GDP grew by zero per cent between the latest three months (August to October) and the previous three months (May to July).
The news that the economy has ground to a halt comes on top of earlier information showing annual GDP growth at a ten-year low and the UK languishing at the very bottom of the rich country league table.
That’s the legacy of a decade of Conservative cuts and mismanagement.
The three-monthly comparisons published today are the standard way of looking at the ONS’s new monthly GDP figures.
The actual monthly figures are zero or less for each of the latest three months: with zero growth into October, following falls of 0.2 per cent in August and 0.1 per cent in September.

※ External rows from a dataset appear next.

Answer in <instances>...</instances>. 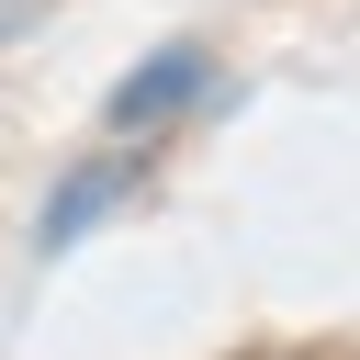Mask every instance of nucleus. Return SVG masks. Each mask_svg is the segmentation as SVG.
<instances>
[{
  "instance_id": "1",
  "label": "nucleus",
  "mask_w": 360,
  "mask_h": 360,
  "mask_svg": "<svg viewBox=\"0 0 360 360\" xmlns=\"http://www.w3.org/2000/svg\"><path fill=\"white\" fill-rule=\"evenodd\" d=\"M202 90H214V45H202V34H180V45H158V56H135V68L112 79L101 135H112V146H135V135L158 146V135H169V124H180Z\"/></svg>"
},
{
  "instance_id": "3",
  "label": "nucleus",
  "mask_w": 360,
  "mask_h": 360,
  "mask_svg": "<svg viewBox=\"0 0 360 360\" xmlns=\"http://www.w3.org/2000/svg\"><path fill=\"white\" fill-rule=\"evenodd\" d=\"M45 11H56V0H0V45H22V34L45 22Z\"/></svg>"
},
{
  "instance_id": "2",
  "label": "nucleus",
  "mask_w": 360,
  "mask_h": 360,
  "mask_svg": "<svg viewBox=\"0 0 360 360\" xmlns=\"http://www.w3.org/2000/svg\"><path fill=\"white\" fill-rule=\"evenodd\" d=\"M135 191H146V146H101V158H79V169L45 191V214H34V248H45V259H56V248H79V236H90L101 214H124Z\"/></svg>"
}]
</instances>
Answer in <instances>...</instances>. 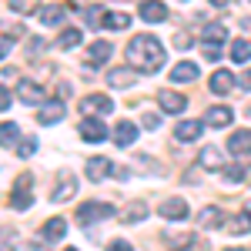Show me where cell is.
Segmentation results:
<instances>
[{
  "instance_id": "6da1fadb",
  "label": "cell",
  "mask_w": 251,
  "mask_h": 251,
  "mask_svg": "<svg viewBox=\"0 0 251 251\" xmlns=\"http://www.w3.org/2000/svg\"><path fill=\"white\" fill-rule=\"evenodd\" d=\"M127 60H131V67H137V71L154 74V71H161V64H164V47L151 34H137L127 44Z\"/></svg>"
},
{
  "instance_id": "7a4b0ae2",
  "label": "cell",
  "mask_w": 251,
  "mask_h": 251,
  "mask_svg": "<svg viewBox=\"0 0 251 251\" xmlns=\"http://www.w3.org/2000/svg\"><path fill=\"white\" fill-rule=\"evenodd\" d=\"M111 214H114V204H104V201H87V204H80V208H77L74 221H77V225H91V221L111 218Z\"/></svg>"
},
{
  "instance_id": "3957f363",
  "label": "cell",
  "mask_w": 251,
  "mask_h": 251,
  "mask_svg": "<svg viewBox=\"0 0 251 251\" xmlns=\"http://www.w3.org/2000/svg\"><path fill=\"white\" fill-rule=\"evenodd\" d=\"M80 137H84V141H87V144H97V141H104V137H107V127H104V121H100V117L97 114H84L80 117Z\"/></svg>"
},
{
  "instance_id": "277c9868",
  "label": "cell",
  "mask_w": 251,
  "mask_h": 251,
  "mask_svg": "<svg viewBox=\"0 0 251 251\" xmlns=\"http://www.w3.org/2000/svg\"><path fill=\"white\" fill-rule=\"evenodd\" d=\"M114 111V100L107 94H87L84 100H80V114H97V117H104V114H111Z\"/></svg>"
},
{
  "instance_id": "5b68a950",
  "label": "cell",
  "mask_w": 251,
  "mask_h": 251,
  "mask_svg": "<svg viewBox=\"0 0 251 251\" xmlns=\"http://www.w3.org/2000/svg\"><path fill=\"white\" fill-rule=\"evenodd\" d=\"M157 104H161L164 114H181V111L188 107L184 94H177V91H171V87H161V91H157Z\"/></svg>"
},
{
  "instance_id": "8992f818",
  "label": "cell",
  "mask_w": 251,
  "mask_h": 251,
  "mask_svg": "<svg viewBox=\"0 0 251 251\" xmlns=\"http://www.w3.org/2000/svg\"><path fill=\"white\" fill-rule=\"evenodd\" d=\"M34 204V194H30V174H24L17 181V188H14V198H10V208H17V211H27Z\"/></svg>"
},
{
  "instance_id": "52a82bcc",
  "label": "cell",
  "mask_w": 251,
  "mask_h": 251,
  "mask_svg": "<svg viewBox=\"0 0 251 251\" xmlns=\"http://www.w3.org/2000/svg\"><path fill=\"white\" fill-rule=\"evenodd\" d=\"M157 211H161V218H168V221H184L188 218V201L184 198H164Z\"/></svg>"
},
{
  "instance_id": "ba28073f",
  "label": "cell",
  "mask_w": 251,
  "mask_h": 251,
  "mask_svg": "<svg viewBox=\"0 0 251 251\" xmlns=\"http://www.w3.org/2000/svg\"><path fill=\"white\" fill-rule=\"evenodd\" d=\"M74 194H77V177H74V174H60V181H57V188H54V191H50V201H71V198H74Z\"/></svg>"
},
{
  "instance_id": "9c48e42d",
  "label": "cell",
  "mask_w": 251,
  "mask_h": 251,
  "mask_svg": "<svg viewBox=\"0 0 251 251\" xmlns=\"http://www.w3.org/2000/svg\"><path fill=\"white\" fill-rule=\"evenodd\" d=\"M17 97L24 100V104H44L47 91L40 87L37 80H20V84H17Z\"/></svg>"
},
{
  "instance_id": "30bf717a",
  "label": "cell",
  "mask_w": 251,
  "mask_h": 251,
  "mask_svg": "<svg viewBox=\"0 0 251 251\" xmlns=\"http://www.w3.org/2000/svg\"><path fill=\"white\" fill-rule=\"evenodd\" d=\"M141 20L161 24V20H168V7H164L161 0H144V3H141Z\"/></svg>"
},
{
  "instance_id": "8fae6325",
  "label": "cell",
  "mask_w": 251,
  "mask_h": 251,
  "mask_svg": "<svg viewBox=\"0 0 251 251\" xmlns=\"http://www.w3.org/2000/svg\"><path fill=\"white\" fill-rule=\"evenodd\" d=\"M64 234H67V218H50V221L40 225V238L44 241H60Z\"/></svg>"
},
{
  "instance_id": "7c38bea8",
  "label": "cell",
  "mask_w": 251,
  "mask_h": 251,
  "mask_svg": "<svg viewBox=\"0 0 251 251\" xmlns=\"http://www.w3.org/2000/svg\"><path fill=\"white\" fill-rule=\"evenodd\" d=\"M208 87H211L214 94H221V97L231 94V91H234V74H231V71H214L211 80H208Z\"/></svg>"
},
{
  "instance_id": "4fadbf2b",
  "label": "cell",
  "mask_w": 251,
  "mask_h": 251,
  "mask_svg": "<svg viewBox=\"0 0 251 251\" xmlns=\"http://www.w3.org/2000/svg\"><path fill=\"white\" fill-rule=\"evenodd\" d=\"M111 40H94L91 47H87V67H97V64H104V60L111 57Z\"/></svg>"
},
{
  "instance_id": "5bb4252c",
  "label": "cell",
  "mask_w": 251,
  "mask_h": 251,
  "mask_svg": "<svg viewBox=\"0 0 251 251\" xmlns=\"http://www.w3.org/2000/svg\"><path fill=\"white\" fill-rule=\"evenodd\" d=\"M137 141V127L131 121H117L114 124V144L117 148H127V144H134Z\"/></svg>"
},
{
  "instance_id": "9a60e30c",
  "label": "cell",
  "mask_w": 251,
  "mask_h": 251,
  "mask_svg": "<svg viewBox=\"0 0 251 251\" xmlns=\"http://www.w3.org/2000/svg\"><path fill=\"white\" fill-rule=\"evenodd\" d=\"M231 121H234V111H231V107H221V104L211 107V111L204 114V124H208V127H228Z\"/></svg>"
},
{
  "instance_id": "2e32d148",
  "label": "cell",
  "mask_w": 251,
  "mask_h": 251,
  "mask_svg": "<svg viewBox=\"0 0 251 251\" xmlns=\"http://www.w3.org/2000/svg\"><path fill=\"white\" fill-rule=\"evenodd\" d=\"M204 131V121H181L177 127H174V137L177 141H198Z\"/></svg>"
},
{
  "instance_id": "e0dca14e",
  "label": "cell",
  "mask_w": 251,
  "mask_h": 251,
  "mask_svg": "<svg viewBox=\"0 0 251 251\" xmlns=\"http://www.w3.org/2000/svg\"><path fill=\"white\" fill-rule=\"evenodd\" d=\"M171 80H174V84H188V80H198V64H191V60H181V64H174V67H171Z\"/></svg>"
},
{
  "instance_id": "ac0fdd59",
  "label": "cell",
  "mask_w": 251,
  "mask_h": 251,
  "mask_svg": "<svg viewBox=\"0 0 251 251\" xmlns=\"http://www.w3.org/2000/svg\"><path fill=\"white\" fill-rule=\"evenodd\" d=\"M228 151H231V154H248L251 151V131L248 127H241V131H234V134L228 137Z\"/></svg>"
},
{
  "instance_id": "d6986e66",
  "label": "cell",
  "mask_w": 251,
  "mask_h": 251,
  "mask_svg": "<svg viewBox=\"0 0 251 251\" xmlns=\"http://www.w3.org/2000/svg\"><path fill=\"white\" fill-rule=\"evenodd\" d=\"M198 164H201L204 171H221V168H225V157H221L218 148H204V151L198 154Z\"/></svg>"
},
{
  "instance_id": "ffe728a7",
  "label": "cell",
  "mask_w": 251,
  "mask_h": 251,
  "mask_svg": "<svg viewBox=\"0 0 251 251\" xmlns=\"http://www.w3.org/2000/svg\"><path fill=\"white\" fill-rule=\"evenodd\" d=\"M134 80H137V74L131 67H117V71L107 74V87H134Z\"/></svg>"
},
{
  "instance_id": "44dd1931",
  "label": "cell",
  "mask_w": 251,
  "mask_h": 251,
  "mask_svg": "<svg viewBox=\"0 0 251 251\" xmlns=\"http://www.w3.org/2000/svg\"><path fill=\"white\" fill-rule=\"evenodd\" d=\"M111 171H114V164H111L107 157H91V161H87V177H91V181H100V177H107Z\"/></svg>"
},
{
  "instance_id": "7402d4cb",
  "label": "cell",
  "mask_w": 251,
  "mask_h": 251,
  "mask_svg": "<svg viewBox=\"0 0 251 251\" xmlns=\"http://www.w3.org/2000/svg\"><path fill=\"white\" fill-rule=\"evenodd\" d=\"M121 218H124V225H134V221H144L148 218V204L144 201H131L124 211H121Z\"/></svg>"
},
{
  "instance_id": "603a6c76",
  "label": "cell",
  "mask_w": 251,
  "mask_h": 251,
  "mask_svg": "<svg viewBox=\"0 0 251 251\" xmlns=\"http://www.w3.org/2000/svg\"><path fill=\"white\" fill-rule=\"evenodd\" d=\"M60 117H64V104L60 100H50V104L40 107V124H57Z\"/></svg>"
},
{
  "instance_id": "cb8c5ba5",
  "label": "cell",
  "mask_w": 251,
  "mask_h": 251,
  "mask_svg": "<svg viewBox=\"0 0 251 251\" xmlns=\"http://www.w3.org/2000/svg\"><path fill=\"white\" fill-rule=\"evenodd\" d=\"M251 231V211H241L231 218V225H228V234L231 238H238V234H248Z\"/></svg>"
},
{
  "instance_id": "d4e9b609",
  "label": "cell",
  "mask_w": 251,
  "mask_h": 251,
  "mask_svg": "<svg viewBox=\"0 0 251 251\" xmlns=\"http://www.w3.org/2000/svg\"><path fill=\"white\" fill-rule=\"evenodd\" d=\"M164 241L168 245H188V248H201V238H194L188 231H164Z\"/></svg>"
},
{
  "instance_id": "484cf974",
  "label": "cell",
  "mask_w": 251,
  "mask_h": 251,
  "mask_svg": "<svg viewBox=\"0 0 251 251\" xmlns=\"http://www.w3.org/2000/svg\"><path fill=\"white\" fill-rule=\"evenodd\" d=\"M64 14H67V7L50 3L47 10H40V24H44V27H54V24H60V20H64Z\"/></svg>"
},
{
  "instance_id": "4316f807",
  "label": "cell",
  "mask_w": 251,
  "mask_h": 251,
  "mask_svg": "<svg viewBox=\"0 0 251 251\" xmlns=\"http://www.w3.org/2000/svg\"><path fill=\"white\" fill-rule=\"evenodd\" d=\"M221 218H225L221 208H204V211L198 214V225L201 228H221Z\"/></svg>"
},
{
  "instance_id": "83f0119b",
  "label": "cell",
  "mask_w": 251,
  "mask_h": 251,
  "mask_svg": "<svg viewBox=\"0 0 251 251\" xmlns=\"http://www.w3.org/2000/svg\"><path fill=\"white\" fill-rule=\"evenodd\" d=\"M80 40H84V34H80L77 27H71V30H64V34L57 37V47L60 50H71V47H77Z\"/></svg>"
},
{
  "instance_id": "f1b7e54d",
  "label": "cell",
  "mask_w": 251,
  "mask_h": 251,
  "mask_svg": "<svg viewBox=\"0 0 251 251\" xmlns=\"http://www.w3.org/2000/svg\"><path fill=\"white\" fill-rule=\"evenodd\" d=\"M17 137H20V127L14 124V121H7V124H0V144H3V148H10V144H14Z\"/></svg>"
},
{
  "instance_id": "f546056e",
  "label": "cell",
  "mask_w": 251,
  "mask_h": 251,
  "mask_svg": "<svg viewBox=\"0 0 251 251\" xmlns=\"http://www.w3.org/2000/svg\"><path fill=\"white\" fill-rule=\"evenodd\" d=\"M104 27H111V30H127V27H131V17H127V14H107V17H104Z\"/></svg>"
},
{
  "instance_id": "4dcf8cb0",
  "label": "cell",
  "mask_w": 251,
  "mask_h": 251,
  "mask_svg": "<svg viewBox=\"0 0 251 251\" xmlns=\"http://www.w3.org/2000/svg\"><path fill=\"white\" fill-rule=\"evenodd\" d=\"M231 57L234 60H251V44L248 40H234L231 44Z\"/></svg>"
},
{
  "instance_id": "1f68e13d",
  "label": "cell",
  "mask_w": 251,
  "mask_h": 251,
  "mask_svg": "<svg viewBox=\"0 0 251 251\" xmlns=\"http://www.w3.org/2000/svg\"><path fill=\"white\" fill-rule=\"evenodd\" d=\"M10 7H14L17 14H34L40 7V0H10Z\"/></svg>"
},
{
  "instance_id": "d6a6232c",
  "label": "cell",
  "mask_w": 251,
  "mask_h": 251,
  "mask_svg": "<svg viewBox=\"0 0 251 251\" xmlns=\"http://www.w3.org/2000/svg\"><path fill=\"white\" fill-rule=\"evenodd\" d=\"M204 40H218L221 44L225 40V24H208L204 27Z\"/></svg>"
},
{
  "instance_id": "836d02e7",
  "label": "cell",
  "mask_w": 251,
  "mask_h": 251,
  "mask_svg": "<svg viewBox=\"0 0 251 251\" xmlns=\"http://www.w3.org/2000/svg\"><path fill=\"white\" fill-rule=\"evenodd\" d=\"M225 181H228V184H234V181H245V168H241V164H228Z\"/></svg>"
},
{
  "instance_id": "e575fe53",
  "label": "cell",
  "mask_w": 251,
  "mask_h": 251,
  "mask_svg": "<svg viewBox=\"0 0 251 251\" xmlns=\"http://www.w3.org/2000/svg\"><path fill=\"white\" fill-rule=\"evenodd\" d=\"M104 17H107V14H104V10H97V7H91V10H87V20H91V27H104Z\"/></svg>"
},
{
  "instance_id": "d590c367",
  "label": "cell",
  "mask_w": 251,
  "mask_h": 251,
  "mask_svg": "<svg viewBox=\"0 0 251 251\" xmlns=\"http://www.w3.org/2000/svg\"><path fill=\"white\" fill-rule=\"evenodd\" d=\"M201 50H204V57H208V60H218V54H221V50H218V40H204Z\"/></svg>"
},
{
  "instance_id": "8d00e7d4",
  "label": "cell",
  "mask_w": 251,
  "mask_h": 251,
  "mask_svg": "<svg viewBox=\"0 0 251 251\" xmlns=\"http://www.w3.org/2000/svg\"><path fill=\"white\" fill-rule=\"evenodd\" d=\"M34 151H37V141H34V137H24V144H20V157H30Z\"/></svg>"
},
{
  "instance_id": "74e56055",
  "label": "cell",
  "mask_w": 251,
  "mask_h": 251,
  "mask_svg": "<svg viewBox=\"0 0 251 251\" xmlns=\"http://www.w3.org/2000/svg\"><path fill=\"white\" fill-rule=\"evenodd\" d=\"M141 124H144L148 131H157V127H161V117H157V114H144V121H141Z\"/></svg>"
},
{
  "instance_id": "f35d334b",
  "label": "cell",
  "mask_w": 251,
  "mask_h": 251,
  "mask_svg": "<svg viewBox=\"0 0 251 251\" xmlns=\"http://www.w3.org/2000/svg\"><path fill=\"white\" fill-rule=\"evenodd\" d=\"M10 104H14V97L7 87H0V111H10Z\"/></svg>"
},
{
  "instance_id": "ab89813d",
  "label": "cell",
  "mask_w": 251,
  "mask_h": 251,
  "mask_svg": "<svg viewBox=\"0 0 251 251\" xmlns=\"http://www.w3.org/2000/svg\"><path fill=\"white\" fill-rule=\"evenodd\" d=\"M174 47H177V50H188V47H191V37H188V34H174Z\"/></svg>"
},
{
  "instance_id": "60d3db41",
  "label": "cell",
  "mask_w": 251,
  "mask_h": 251,
  "mask_svg": "<svg viewBox=\"0 0 251 251\" xmlns=\"http://www.w3.org/2000/svg\"><path fill=\"white\" fill-rule=\"evenodd\" d=\"M107 248H111V251H121V248H131V245H127V241H121V238H114Z\"/></svg>"
},
{
  "instance_id": "b9f144b4",
  "label": "cell",
  "mask_w": 251,
  "mask_h": 251,
  "mask_svg": "<svg viewBox=\"0 0 251 251\" xmlns=\"http://www.w3.org/2000/svg\"><path fill=\"white\" fill-rule=\"evenodd\" d=\"M7 47H10V40H0V60L7 57Z\"/></svg>"
},
{
  "instance_id": "7bdbcfd3",
  "label": "cell",
  "mask_w": 251,
  "mask_h": 251,
  "mask_svg": "<svg viewBox=\"0 0 251 251\" xmlns=\"http://www.w3.org/2000/svg\"><path fill=\"white\" fill-rule=\"evenodd\" d=\"M211 7H228V0H211Z\"/></svg>"
},
{
  "instance_id": "ee69618b",
  "label": "cell",
  "mask_w": 251,
  "mask_h": 251,
  "mask_svg": "<svg viewBox=\"0 0 251 251\" xmlns=\"http://www.w3.org/2000/svg\"><path fill=\"white\" fill-rule=\"evenodd\" d=\"M241 84H245V87H251V71L245 74V80H241Z\"/></svg>"
}]
</instances>
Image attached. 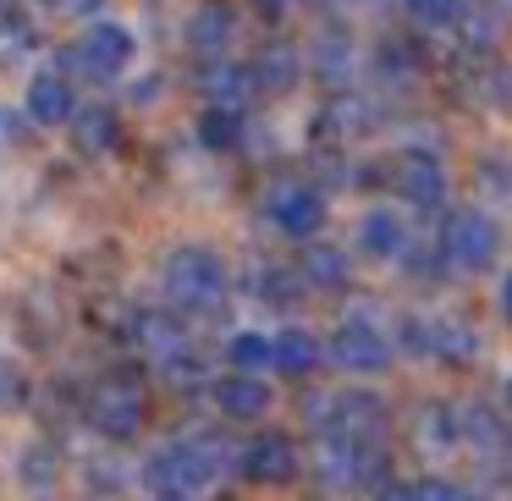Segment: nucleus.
Masks as SVG:
<instances>
[{
    "label": "nucleus",
    "instance_id": "nucleus-1",
    "mask_svg": "<svg viewBox=\"0 0 512 501\" xmlns=\"http://www.w3.org/2000/svg\"><path fill=\"white\" fill-rule=\"evenodd\" d=\"M166 298L182 314H221L226 303V265L210 248H177L166 259Z\"/></svg>",
    "mask_w": 512,
    "mask_h": 501
},
{
    "label": "nucleus",
    "instance_id": "nucleus-2",
    "mask_svg": "<svg viewBox=\"0 0 512 501\" xmlns=\"http://www.w3.org/2000/svg\"><path fill=\"white\" fill-rule=\"evenodd\" d=\"M133 50H138L133 28H122V23H94L89 34L78 39V45L61 50V61H67L78 78H89V83H111V78H122V72L133 67Z\"/></svg>",
    "mask_w": 512,
    "mask_h": 501
},
{
    "label": "nucleus",
    "instance_id": "nucleus-3",
    "mask_svg": "<svg viewBox=\"0 0 512 501\" xmlns=\"http://www.w3.org/2000/svg\"><path fill=\"white\" fill-rule=\"evenodd\" d=\"M496 248H501L496 221L479 215V210H457L452 221H446V232H441V259L452 270H468V276L496 265Z\"/></svg>",
    "mask_w": 512,
    "mask_h": 501
},
{
    "label": "nucleus",
    "instance_id": "nucleus-4",
    "mask_svg": "<svg viewBox=\"0 0 512 501\" xmlns=\"http://www.w3.org/2000/svg\"><path fill=\"white\" fill-rule=\"evenodd\" d=\"M320 419H325V435H336L347 446H375L386 435V408L369 391H336L320 408Z\"/></svg>",
    "mask_w": 512,
    "mask_h": 501
},
{
    "label": "nucleus",
    "instance_id": "nucleus-5",
    "mask_svg": "<svg viewBox=\"0 0 512 501\" xmlns=\"http://www.w3.org/2000/svg\"><path fill=\"white\" fill-rule=\"evenodd\" d=\"M89 424L105 441H133V435L144 430V397H138L127 380H105L89 397Z\"/></svg>",
    "mask_w": 512,
    "mask_h": 501
},
{
    "label": "nucleus",
    "instance_id": "nucleus-6",
    "mask_svg": "<svg viewBox=\"0 0 512 501\" xmlns=\"http://www.w3.org/2000/svg\"><path fill=\"white\" fill-rule=\"evenodd\" d=\"M149 479H155L160 496H188V490L215 479V457L204 446H166V452L149 457Z\"/></svg>",
    "mask_w": 512,
    "mask_h": 501
},
{
    "label": "nucleus",
    "instance_id": "nucleus-7",
    "mask_svg": "<svg viewBox=\"0 0 512 501\" xmlns=\"http://www.w3.org/2000/svg\"><path fill=\"white\" fill-rule=\"evenodd\" d=\"M331 358L342 369H353V375H380L391 364V342L369 320H342L331 336Z\"/></svg>",
    "mask_w": 512,
    "mask_h": 501
},
{
    "label": "nucleus",
    "instance_id": "nucleus-8",
    "mask_svg": "<svg viewBox=\"0 0 512 501\" xmlns=\"http://www.w3.org/2000/svg\"><path fill=\"white\" fill-rule=\"evenodd\" d=\"M391 188L408 204H419V210H435V204L446 199V171H441V160L424 155V149H402L397 166H391Z\"/></svg>",
    "mask_w": 512,
    "mask_h": 501
},
{
    "label": "nucleus",
    "instance_id": "nucleus-9",
    "mask_svg": "<svg viewBox=\"0 0 512 501\" xmlns=\"http://www.w3.org/2000/svg\"><path fill=\"white\" fill-rule=\"evenodd\" d=\"M243 474L254 479V485H287V479L298 474V446H292V435H281V430L254 435L248 452H243Z\"/></svg>",
    "mask_w": 512,
    "mask_h": 501
},
{
    "label": "nucleus",
    "instance_id": "nucleus-10",
    "mask_svg": "<svg viewBox=\"0 0 512 501\" xmlns=\"http://www.w3.org/2000/svg\"><path fill=\"white\" fill-rule=\"evenodd\" d=\"M270 221L287 237H314L325 226V199L314 188H303V182H287V188L270 193Z\"/></svg>",
    "mask_w": 512,
    "mask_h": 501
},
{
    "label": "nucleus",
    "instance_id": "nucleus-11",
    "mask_svg": "<svg viewBox=\"0 0 512 501\" xmlns=\"http://www.w3.org/2000/svg\"><path fill=\"white\" fill-rule=\"evenodd\" d=\"M23 105H28V116H34L39 127H67L72 116H78V100H72V83L61 78V72H39V78L28 83Z\"/></svg>",
    "mask_w": 512,
    "mask_h": 501
},
{
    "label": "nucleus",
    "instance_id": "nucleus-12",
    "mask_svg": "<svg viewBox=\"0 0 512 501\" xmlns=\"http://www.w3.org/2000/svg\"><path fill=\"white\" fill-rule=\"evenodd\" d=\"M133 336H138V347H144L155 364H166V369H177V364H188V336H182V325L171 320V314H138V325H133Z\"/></svg>",
    "mask_w": 512,
    "mask_h": 501
},
{
    "label": "nucleus",
    "instance_id": "nucleus-13",
    "mask_svg": "<svg viewBox=\"0 0 512 501\" xmlns=\"http://www.w3.org/2000/svg\"><path fill=\"white\" fill-rule=\"evenodd\" d=\"M215 408H221L226 419H259V413L270 408V386H265L259 375L232 369V375L215 380Z\"/></svg>",
    "mask_w": 512,
    "mask_h": 501
},
{
    "label": "nucleus",
    "instance_id": "nucleus-14",
    "mask_svg": "<svg viewBox=\"0 0 512 501\" xmlns=\"http://www.w3.org/2000/svg\"><path fill=\"white\" fill-rule=\"evenodd\" d=\"M358 248H364L369 259H397L402 248H408V232H402V221L391 210H369L364 221H358Z\"/></svg>",
    "mask_w": 512,
    "mask_h": 501
},
{
    "label": "nucleus",
    "instance_id": "nucleus-15",
    "mask_svg": "<svg viewBox=\"0 0 512 501\" xmlns=\"http://www.w3.org/2000/svg\"><path fill=\"white\" fill-rule=\"evenodd\" d=\"M430 358H441V364H474L479 358V336L468 331L463 320H430Z\"/></svg>",
    "mask_w": 512,
    "mask_h": 501
},
{
    "label": "nucleus",
    "instance_id": "nucleus-16",
    "mask_svg": "<svg viewBox=\"0 0 512 501\" xmlns=\"http://www.w3.org/2000/svg\"><path fill=\"white\" fill-rule=\"evenodd\" d=\"M72 144L83 149V155H105V149H116V116L105 111V105H78V116H72Z\"/></svg>",
    "mask_w": 512,
    "mask_h": 501
},
{
    "label": "nucleus",
    "instance_id": "nucleus-17",
    "mask_svg": "<svg viewBox=\"0 0 512 501\" xmlns=\"http://www.w3.org/2000/svg\"><path fill=\"white\" fill-rule=\"evenodd\" d=\"M248 78L254 72H243V67H232V61H204V72H199V83H204V100L210 105H226V111H237V100L248 94Z\"/></svg>",
    "mask_w": 512,
    "mask_h": 501
},
{
    "label": "nucleus",
    "instance_id": "nucleus-18",
    "mask_svg": "<svg viewBox=\"0 0 512 501\" xmlns=\"http://www.w3.org/2000/svg\"><path fill=\"white\" fill-rule=\"evenodd\" d=\"M248 72H254L259 89L281 94V89H292V83H298L303 67H298V50H292V45H265V50H259V61H254Z\"/></svg>",
    "mask_w": 512,
    "mask_h": 501
},
{
    "label": "nucleus",
    "instance_id": "nucleus-19",
    "mask_svg": "<svg viewBox=\"0 0 512 501\" xmlns=\"http://www.w3.org/2000/svg\"><path fill=\"white\" fill-rule=\"evenodd\" d=\"M276 369L281 375H314V369H320V342H314L309 331H298V325H292V331H281L276 336Z\"/></svg>",
    "mask_w": 512,
    "mask_h": 501
},
{
    "label": "nucleus",
    "instance_id": "nucleus-20",
    "mask_svg": "<svg viewBox=\"0 0 512 501\" xmlns=\"http://www.w3.org/2000/svg\"><path fill=\"white\" fill-rule=\"evenodd\" d=\"M457 441H468L474 452H501L507 430H501V419L490 408H457Z\"/></svg>",
    "mask_w": 512,
    "mask_h": 501
},
{
    "label": "nucleus",
    "instance_id": "nucleus-21",
    "mask_svg": "<svg viewBox=\"0 0 512 501\" xmlns=\"http://www.w3.org/2000/svg\"><path fill=\"white\" fill-rule=\"evenodd\" d=\"M298 276L309 281V287H320V292H336V287H347V259L336 254V248H325V243H314L309 254H303V265H298Z\"/></svg>",
    "mask_w": 512,
    "mask_h": 501
},
{
    "label": "nucleus",
    "instance_id": "nucleus-22",
    "mask_svg": "<svg viewBox=\"0 0 512 501\" xmlns=\"http://www.w3.org/2000/svg\"><path fill=\"white\" fill-rule=\"evenodd\" d=\"M226 39H232V17H226L221 6H204V12L193 17V28H188V45L199 50L204 61H215L226 50Z\"/></svg>",
    "mask_w": 512,
    "mask_h": 501
},
{
    "label": "nucleus",
    "instance_id": "nucleus-23",
    "mask_svg": "<svg viewBox=\"0 0 512 501\" xmlns=\"http://www.w3.org/2000/svg\"><path fill=\"white\" fill-rule=\"evenodd\" d=\"M237 138H243V116L226 111V105H204V116H199V144L215 149V155H226V149H237Z\"/></svg>",
    "mask_w": 512,
    "mask_h": 501
},
{
    "label": "nucleus",
    "instance_id": "nucleus-24",
    "mask_svg": "<svg viewBox=\"0 0 512 501\" xmlns=\"http://www.w3.org/2000/svg\"><path fill=\"white\" fill-rule=\"evenodd\" d=\"M226 358H232V369H243V375H265L270 364H276V342L259 331H237L232 347H226Z\"/></svg>",
    "mask_w": 512,
    "mask_h": 501
},
{
    "label": "nucleus",
    "instance_id": "nucleus-25",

Underlying headline weakness are falls in manufacturing output (-0.7% over the three months) and construction (-0.3% over the three months), offset by still very weak growth in services (+0.2% over the three months).
With manufacturing showing negative growth in the three months to October and likewise in the three months to July, this amounts to technical recession.
We already knew that the latest quarterly figure for 2019 Q3 showed the weakest four quarter growth (1.0 per cent) since the austerity decade began.
Not only is this the weakest growth in a decade, looking at annual figures (up to 2018), the recovery since the global financial crisis has been the slowest for more than a century.
UK four quarter growth of 1.0 per cent comes 31st of 36 OECD countries.
The OECD average is only 1.6 per cent, with the bigger economies suffering the largest slowdowns.